TARİKATLAR
Tekke ve zaviyeler Osmanlı devletinin çöküş sebeplerinden biriydi.
Mehmet Akif Ersoy, kendisi de tarikat mensubu olmasına rağmen, esas olarak Teşkilatı Mahsusa görevlisiydi ve devletin çöküşünü durdurmak için elinden geleni yapıyordu. “Sofuluk” adlı şiirinde durumu şöyle anlatıyordu:
Sofuluk satıyorsun, elinde boy boy tesbih
Çevrende dalkavuklar; tapınır gibi, la-teşbih!
Sarık cübbe ve şalvar; hepsi istismar, riya
Şekil yönünden sanki; Ömer’in devri, güya!
Herkes namaz oruçta; hepsi sözünü dinler
Zikir Kur’an sesinden, yerler ve gökler inler!
Ha bu din, iman, takva; inan ki hepsi yalan
Sen onları kendine taptırırsın vesselam!
Derdin davan sadece, hep nefsi saltanatın
Şimdilik putu sensin, tapılan menfaatin!
Hey kukla kafalı adam, dinle sözümü tut
Bunların dilinde Hak; ama kalbi dolu put!
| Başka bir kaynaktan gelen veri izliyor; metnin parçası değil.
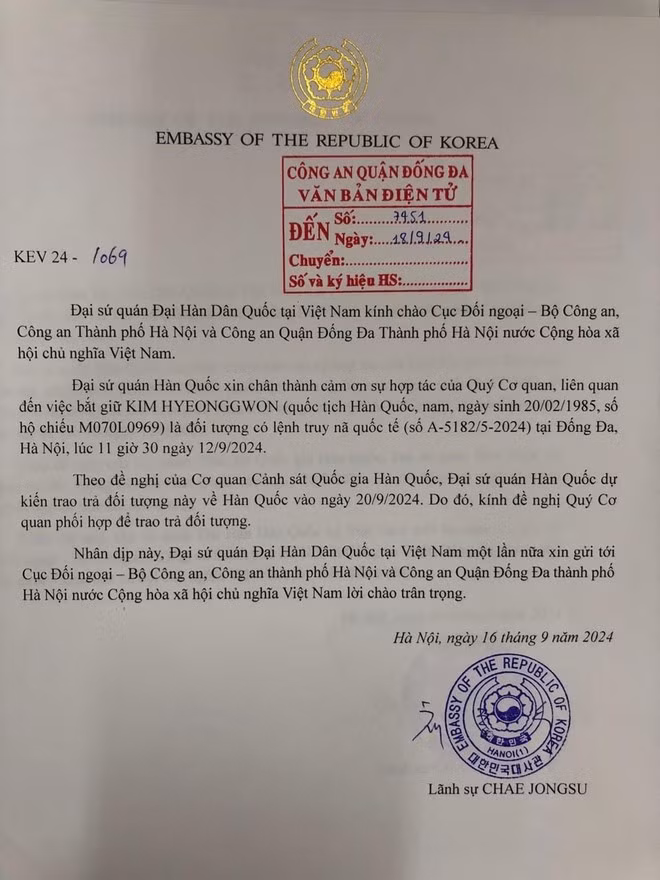 Thư cảm ơn của Đại sứ quán Hàn Quốc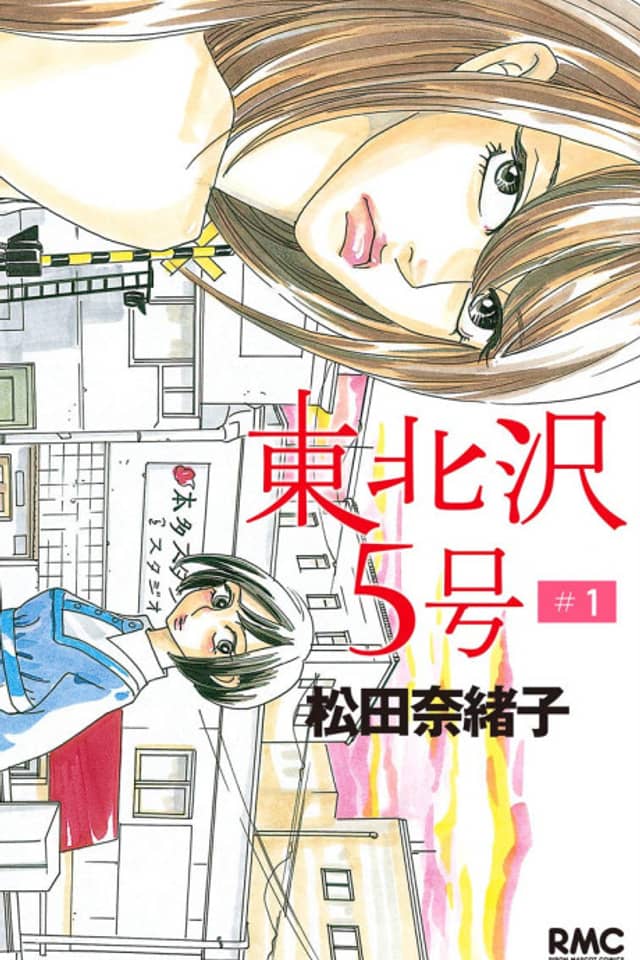 Higashikitazawa 5-gou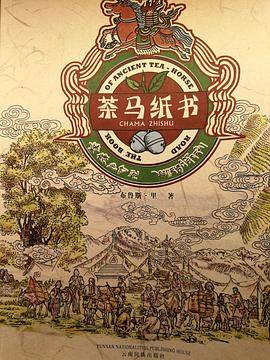 茶马纸书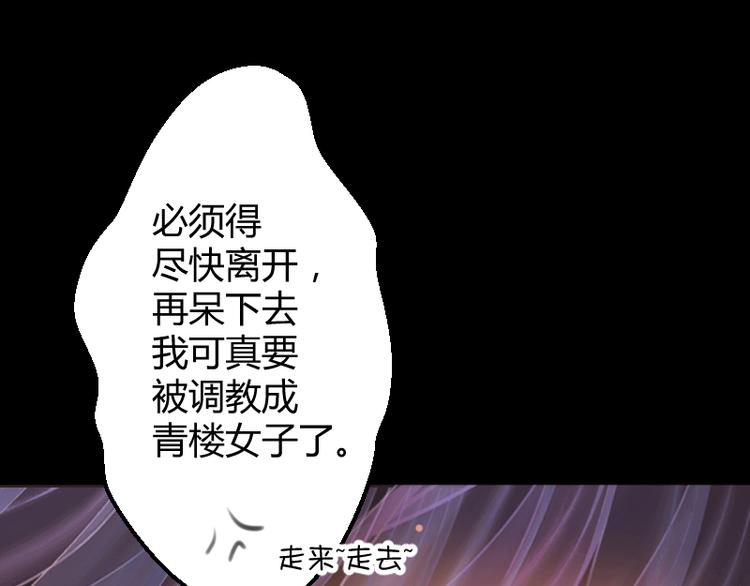 第14话3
Bu şiiri, 2016 yılında Rahmi Turan, “Gericilik, yobazlık, Allah ile aldatmak, dini siyasete alet etmek, sadece günümüzün olayı değil. Yüz yıl önce de durumumuz böyleydi, iki yüz yıl önce de” diyerek paylaşmıştı.
Tarikatlar, “kukla kafalı adam” yetiştirir.
Konuyla ilgili “dini yazılar” sitesinde, “Mehmet Akif ve Gerçek İslam” başlıklı yazıda da bu şiirle birlikte “Kimi tarikat önderlerinin yalanlarla milleti uyuşturduğu, kendileriyle ilgili kerametler uydurttuğu, kendilerine çiftlikler, köşkler kurdurduğu, müritlerinin malından, mülkünden servet sahibi olduğu, kimi müridine eşini boşatıp kendi nikâhına aldığı, kendine harem kurdurduğu nice örnekler ile karşılaşıldı. Birileri kalkıp ‘Şeyhi olmayanın şeyhi şeytandır’ diye hadis uydurduktan ve insanın kendisini şeyhine ‘Ölünün kendisini ölü yıkayıcısına teslim ettiği gibi teslim etmesi’ gerektiği şeklinde izahlar yaparak bunu da takvanın göstergesi olarak saydıktan sonra, bunca şeyh, müritlerini şeytana kaptıracak değildi!” deniliyor.